厳罰化は少年非行を減らせるか?





 少年によるショッキングな事件が相次ぎ、「少年(未成年)にも厳罰を」という声が高まっている。

 果たして、厳罰化は少年非行を減らすことができるのであろうか?

 重大事件を起こしてしまった少年の中には、「とにかくこの日常から抜け出したい」「自分の人生終わってしまえ!」「この世の中終わってしまえ!」と考えていたものも少なくない。

 実際、自殺をほのめかしたり、自殺を試みるものもいる。そのような少年にとって、厳罰化は犯罪を思いとどまらせる大きな力にはならないかもしれない。

 「この日常から解放されるのなら、長期にわたって身柄を拘束されても、死刑になってもかまわない」と考えている少年にとっては、たとえ成人なみの刑罰が与えられると知っていても、犯罪を実行してしまうかもしれない。

 アドラーは、「厳罰化は、犯罪者の犯罪に対するスリルを増すだけだ」とも述べている。

 それでは、厳罰化は少年非行を減らせないのであろうか?

 凶悪犯ばかりが目につくが、実際の少年非行で圧倒的に多いのが窃盗(万引きなど)や占有離脱物横領(盗難自転車の乗り捨てなど)である。

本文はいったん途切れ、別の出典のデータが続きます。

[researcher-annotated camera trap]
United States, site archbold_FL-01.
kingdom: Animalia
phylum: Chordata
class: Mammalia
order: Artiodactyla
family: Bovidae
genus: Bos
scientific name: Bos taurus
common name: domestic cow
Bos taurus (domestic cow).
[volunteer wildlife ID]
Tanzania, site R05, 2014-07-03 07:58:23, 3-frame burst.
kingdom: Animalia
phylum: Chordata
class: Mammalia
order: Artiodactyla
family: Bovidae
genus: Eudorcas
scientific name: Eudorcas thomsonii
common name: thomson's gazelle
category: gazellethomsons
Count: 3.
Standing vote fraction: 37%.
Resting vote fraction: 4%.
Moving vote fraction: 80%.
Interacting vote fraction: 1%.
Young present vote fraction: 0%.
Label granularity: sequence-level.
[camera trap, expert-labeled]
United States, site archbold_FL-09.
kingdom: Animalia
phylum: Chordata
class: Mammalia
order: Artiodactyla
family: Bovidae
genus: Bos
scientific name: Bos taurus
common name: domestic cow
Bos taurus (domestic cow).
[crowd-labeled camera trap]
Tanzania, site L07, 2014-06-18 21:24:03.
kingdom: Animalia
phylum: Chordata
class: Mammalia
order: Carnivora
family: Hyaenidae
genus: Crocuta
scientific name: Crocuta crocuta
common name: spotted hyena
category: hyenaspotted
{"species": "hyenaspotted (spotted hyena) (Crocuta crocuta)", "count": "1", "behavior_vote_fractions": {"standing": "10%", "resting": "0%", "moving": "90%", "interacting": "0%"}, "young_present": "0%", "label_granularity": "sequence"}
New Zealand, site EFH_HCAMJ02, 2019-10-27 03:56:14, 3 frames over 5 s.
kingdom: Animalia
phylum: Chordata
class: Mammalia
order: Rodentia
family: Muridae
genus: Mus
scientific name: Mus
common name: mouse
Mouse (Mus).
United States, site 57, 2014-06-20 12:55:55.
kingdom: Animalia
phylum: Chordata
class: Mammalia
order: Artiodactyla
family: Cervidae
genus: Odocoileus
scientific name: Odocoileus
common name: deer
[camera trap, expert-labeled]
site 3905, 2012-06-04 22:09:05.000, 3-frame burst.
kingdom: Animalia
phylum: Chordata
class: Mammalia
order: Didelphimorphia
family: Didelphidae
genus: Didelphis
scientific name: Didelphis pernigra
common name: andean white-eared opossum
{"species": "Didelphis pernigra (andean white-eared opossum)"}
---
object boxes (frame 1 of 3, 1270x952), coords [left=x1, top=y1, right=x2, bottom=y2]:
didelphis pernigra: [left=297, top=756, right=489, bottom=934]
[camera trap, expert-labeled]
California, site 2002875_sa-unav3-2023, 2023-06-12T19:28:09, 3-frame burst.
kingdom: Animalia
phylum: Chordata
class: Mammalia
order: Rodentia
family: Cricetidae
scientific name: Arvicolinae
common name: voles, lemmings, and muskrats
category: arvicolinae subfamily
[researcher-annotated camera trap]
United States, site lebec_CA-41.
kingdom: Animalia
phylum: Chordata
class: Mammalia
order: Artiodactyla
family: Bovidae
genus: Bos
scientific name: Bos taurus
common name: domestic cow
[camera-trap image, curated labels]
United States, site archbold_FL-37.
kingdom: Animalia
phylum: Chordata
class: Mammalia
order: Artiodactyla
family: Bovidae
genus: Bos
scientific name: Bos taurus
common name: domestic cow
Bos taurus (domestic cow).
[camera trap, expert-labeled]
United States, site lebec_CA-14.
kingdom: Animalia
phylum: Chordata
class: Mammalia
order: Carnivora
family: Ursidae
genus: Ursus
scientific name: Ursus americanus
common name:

 これらの犯罪は、軽い気分で、ゲーム気分で行われることも多い。これらの犯罪に対する罰則が厳しくなれば、軽い気分で行われる犯罪が減る可能性はある。


 非行を減らすと言う意味とは別に、厳罰化には重要な意味がある。被害者やその家族の気持ちを考えるという点である。

 現代の日本では、犯罪に対し「個人で懲らしめる」「やられたらやりかえす」「仇討ちをする」ということを禁じ、それらの個人の権利を国が預かることで秩序を保ち、仕返しが新たな恨みを生まないようなバランスを保っている。

 個人が仕返しの権利を放棄し、国に権利を預けることでがまんできるのは、国が犯罪を起こしたものを適切に罰してくれるだろうという信頼によって成り立っている。

 国が適度な罰を犯罪者に与えないのであれば、被害者の不満や不信は高まり、個人での仕返しという思いが高まるかもしれない。


 厳罰化を求める声を聞いた少年たち自身は「大人は自分たちがそんなに信じられないのか」「大人は罰でしか自分たちをコントロールできないのか」という大人に対する不信感を強める危険性もある。

 厳罰化の問題は難しい。もし、「大人なみの罰」を少年たちに与えるのであれば、同時に「大人なみの権利」を少年たちに与える必要があると思われる。

 慎重にゆっくりと「大人なみの罰」と「大人なみの権利」を進めていく必要があるようだ。